Format the records as a numbered list, beginning at the line that contains "At what distance" and continuing through the final line of the records. Omit blank lines.

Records
──────────────────────────────

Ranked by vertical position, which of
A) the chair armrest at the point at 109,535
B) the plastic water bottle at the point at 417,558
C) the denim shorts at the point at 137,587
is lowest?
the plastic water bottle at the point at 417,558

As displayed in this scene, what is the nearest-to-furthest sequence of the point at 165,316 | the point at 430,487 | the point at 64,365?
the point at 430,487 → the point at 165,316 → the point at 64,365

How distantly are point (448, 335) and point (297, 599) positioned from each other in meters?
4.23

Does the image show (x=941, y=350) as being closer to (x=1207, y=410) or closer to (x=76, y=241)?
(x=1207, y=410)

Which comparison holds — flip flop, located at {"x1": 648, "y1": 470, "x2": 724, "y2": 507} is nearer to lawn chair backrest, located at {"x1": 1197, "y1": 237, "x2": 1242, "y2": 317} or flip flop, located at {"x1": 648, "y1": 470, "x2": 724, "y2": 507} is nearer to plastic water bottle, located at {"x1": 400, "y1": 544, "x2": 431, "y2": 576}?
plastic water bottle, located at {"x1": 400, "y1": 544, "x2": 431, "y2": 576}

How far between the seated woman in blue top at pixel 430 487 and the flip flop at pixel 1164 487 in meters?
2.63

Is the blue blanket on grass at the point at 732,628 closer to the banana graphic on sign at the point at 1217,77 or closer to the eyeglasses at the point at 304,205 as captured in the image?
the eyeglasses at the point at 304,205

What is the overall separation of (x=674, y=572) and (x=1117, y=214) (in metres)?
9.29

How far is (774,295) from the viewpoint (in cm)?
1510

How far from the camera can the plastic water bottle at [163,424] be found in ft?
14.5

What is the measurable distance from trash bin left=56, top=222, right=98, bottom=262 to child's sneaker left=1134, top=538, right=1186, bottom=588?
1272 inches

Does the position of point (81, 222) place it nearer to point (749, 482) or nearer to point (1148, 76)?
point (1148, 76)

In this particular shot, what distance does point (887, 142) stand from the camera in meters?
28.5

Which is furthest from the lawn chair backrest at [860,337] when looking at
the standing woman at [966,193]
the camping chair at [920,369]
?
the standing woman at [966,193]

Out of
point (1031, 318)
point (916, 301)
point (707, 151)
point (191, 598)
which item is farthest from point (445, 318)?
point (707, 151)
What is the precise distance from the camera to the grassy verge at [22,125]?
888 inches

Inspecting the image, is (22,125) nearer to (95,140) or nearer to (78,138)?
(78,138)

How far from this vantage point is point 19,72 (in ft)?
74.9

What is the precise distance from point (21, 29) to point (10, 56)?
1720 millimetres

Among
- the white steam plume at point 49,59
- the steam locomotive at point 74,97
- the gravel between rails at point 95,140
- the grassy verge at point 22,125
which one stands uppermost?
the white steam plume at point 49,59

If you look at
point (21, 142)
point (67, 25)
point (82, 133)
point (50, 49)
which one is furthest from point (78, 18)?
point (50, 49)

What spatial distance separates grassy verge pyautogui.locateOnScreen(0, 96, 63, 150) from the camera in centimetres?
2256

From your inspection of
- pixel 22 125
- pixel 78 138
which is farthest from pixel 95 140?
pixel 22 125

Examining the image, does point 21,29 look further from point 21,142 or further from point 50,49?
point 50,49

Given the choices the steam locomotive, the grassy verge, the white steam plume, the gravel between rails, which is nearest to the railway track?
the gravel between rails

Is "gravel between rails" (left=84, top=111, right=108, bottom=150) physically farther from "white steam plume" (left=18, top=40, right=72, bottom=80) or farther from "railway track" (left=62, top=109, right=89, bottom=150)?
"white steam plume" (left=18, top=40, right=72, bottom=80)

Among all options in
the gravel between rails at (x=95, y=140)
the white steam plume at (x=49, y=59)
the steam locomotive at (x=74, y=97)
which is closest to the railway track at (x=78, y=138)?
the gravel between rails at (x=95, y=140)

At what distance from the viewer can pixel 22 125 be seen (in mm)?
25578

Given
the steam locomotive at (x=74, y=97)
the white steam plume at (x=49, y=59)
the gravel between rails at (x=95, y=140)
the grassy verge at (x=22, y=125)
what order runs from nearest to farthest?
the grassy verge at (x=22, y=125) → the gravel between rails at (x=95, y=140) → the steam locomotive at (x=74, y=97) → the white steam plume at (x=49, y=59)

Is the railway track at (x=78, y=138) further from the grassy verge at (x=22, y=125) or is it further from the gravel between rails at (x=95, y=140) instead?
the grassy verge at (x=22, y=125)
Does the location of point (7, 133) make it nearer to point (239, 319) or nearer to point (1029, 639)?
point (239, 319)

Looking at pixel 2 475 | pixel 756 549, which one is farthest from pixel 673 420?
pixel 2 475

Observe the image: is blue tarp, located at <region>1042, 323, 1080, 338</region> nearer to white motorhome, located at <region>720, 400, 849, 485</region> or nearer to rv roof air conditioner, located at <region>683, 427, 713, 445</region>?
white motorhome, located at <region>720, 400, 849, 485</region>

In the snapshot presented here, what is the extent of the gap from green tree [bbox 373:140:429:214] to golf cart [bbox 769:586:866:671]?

──────────────────────────────

* Answer to the exercise
1. At what distance from the viewer can pixel 22 125 be seen (in mm)?
2. 25578
3. Given
4. the steam locomotive at (x=74, y=97)
5. the white steam plume at (x=49, y=59)
6. the gravel between rails at (x=95, y=140)
7. the grassy verge at (x=22, y=125)
8. what order runs from nearest to farthest?
9. the grassy verge at (x=22, y=125) → the gravel between rails at (x=95, y=140) → the steam locomotive at (x=74, y=97) → the white steam plume at (x=49, y=59)
10. Is the railway track at (x=78, y=138) further from the grassy verge at (x=22, y=125) or is it further from the gravel between rails at (x=95, y=140) instead?
11. the grassy verge at (x=22, y=125)
12. Does the location of point (7, 133) make it nearer to point (239, 319) or nearer to point (1029, 639)?
13. point (239, 319)
14. Looking at pixel 2 475 | pixel 756 549, which one is farthest from pixel 673 420?
15. pixel 2 475
16. Observe the image: is blue tarp, located at <region>1042, 323, 1080, 338</region> nearer to white motorhome, located at <region>720, 400, 849, 485</region> or nearer to rv roof air conditioner, located at <region>683, 427, 713, 445</region>?
17. white motorhome, located at <region>720, 400, 849, 485</region>
18. In the snapshot presented here, what is the extent of the gap from green tree [bbox 373:140:429:214] to golf cart [bbox 769:586:866:671]?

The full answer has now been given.